Provided data
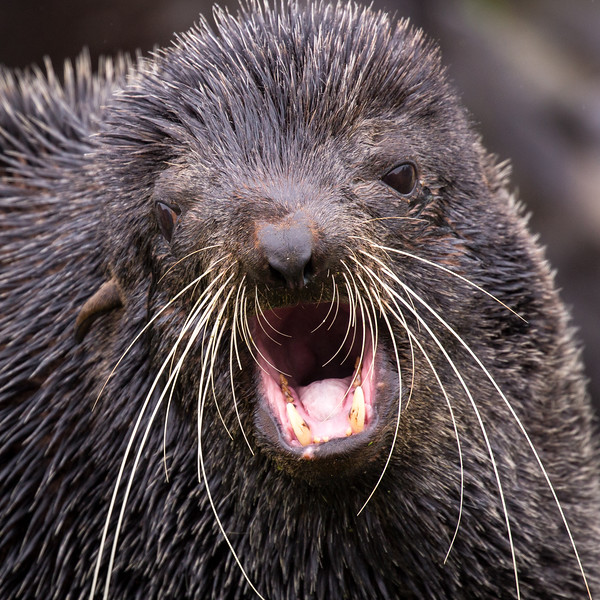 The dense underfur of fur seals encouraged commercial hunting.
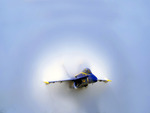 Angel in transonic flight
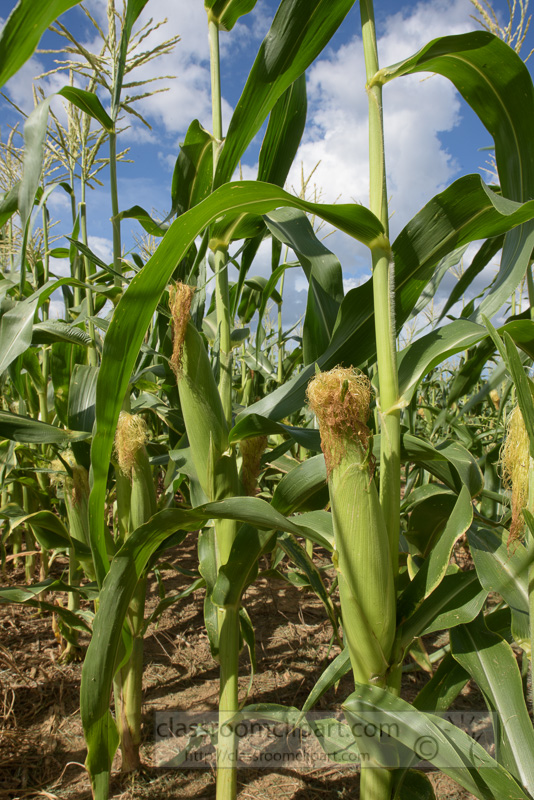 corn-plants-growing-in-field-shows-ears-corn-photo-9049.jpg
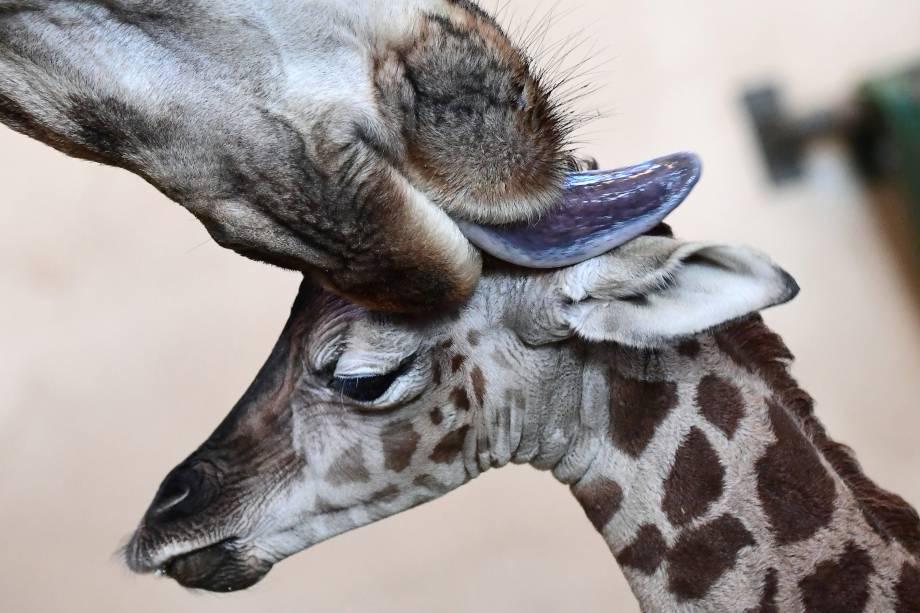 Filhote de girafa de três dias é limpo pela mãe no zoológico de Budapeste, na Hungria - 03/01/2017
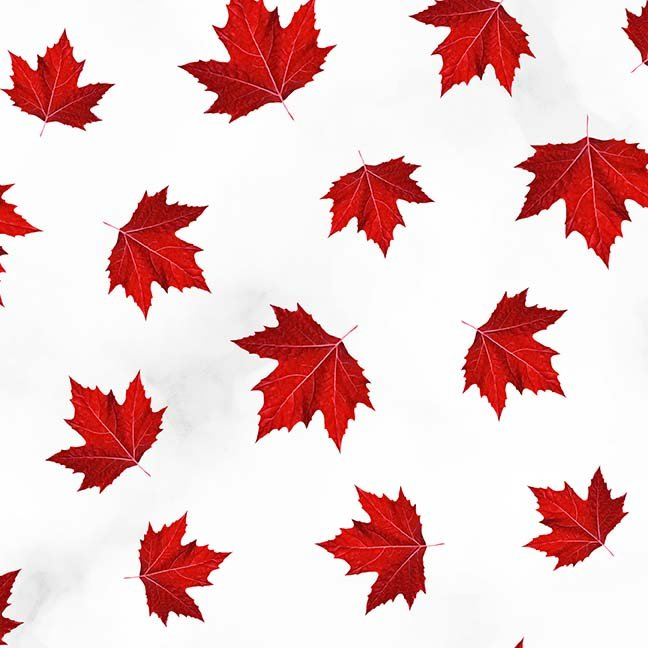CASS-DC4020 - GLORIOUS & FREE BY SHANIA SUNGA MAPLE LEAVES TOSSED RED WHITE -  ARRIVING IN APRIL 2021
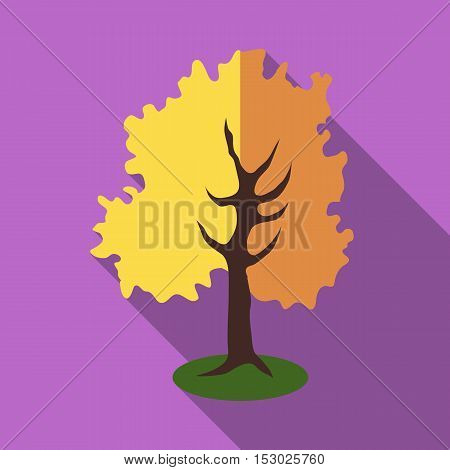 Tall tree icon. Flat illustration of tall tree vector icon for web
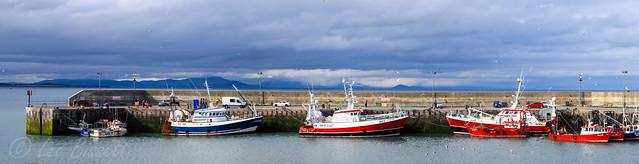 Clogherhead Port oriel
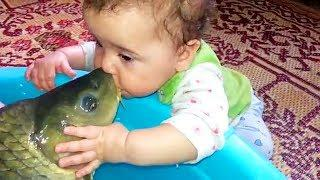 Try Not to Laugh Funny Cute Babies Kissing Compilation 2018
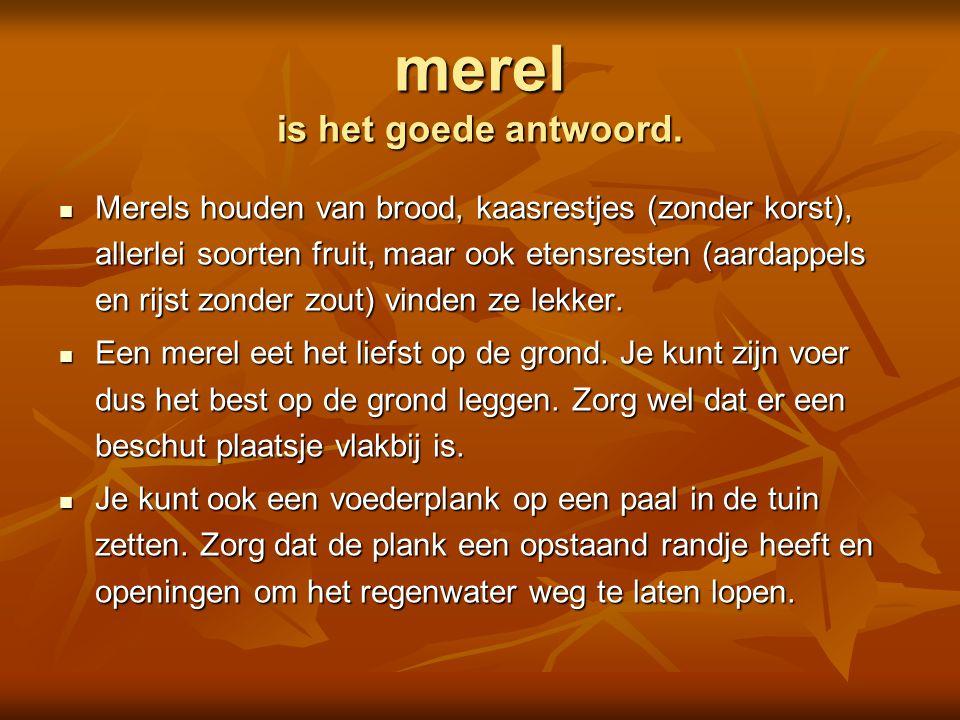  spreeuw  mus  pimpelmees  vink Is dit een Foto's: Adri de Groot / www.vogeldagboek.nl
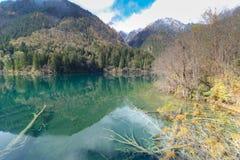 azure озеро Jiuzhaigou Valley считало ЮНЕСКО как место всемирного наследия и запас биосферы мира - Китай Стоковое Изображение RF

How to complete this task
The listing above, line by line: print it exactly, but not its pictures.

Result of the exercise
 The dense underfur of fur seals encouraged commercial hunting.
 Angel in transonic flight
 corn-plants-growing-in-field-shows-ears-corn-photo-9049.jpg
 Filhote de girafa de três dias é limpo pela mãe no zoológico de Budapeste, na Hungria - 03/01/2017
CASS-DC4020 - GLORIOUS & FREE BY SHANIA SUNGA MAPLE LEAVES TOSSED RED WHITE -  ARRIVING IN APRIL 2021
 Tall tree icon. Flat illustration of tall tree vector icon for web
 Clogherhead Port oriel
 Try Not to Laugh Funny Cute Babies Kissing Compilation 2018
  spreeuw  mus  pimpelmees  vink Is dit een Foto's: Adri de Groot / www.vogeldagboek.nl
 azure озеро Jiuzhaigou Valley считало ЮНЕСКО как место всемирного наследия и запас биосферы мира - Китай Стоковое Изображение RF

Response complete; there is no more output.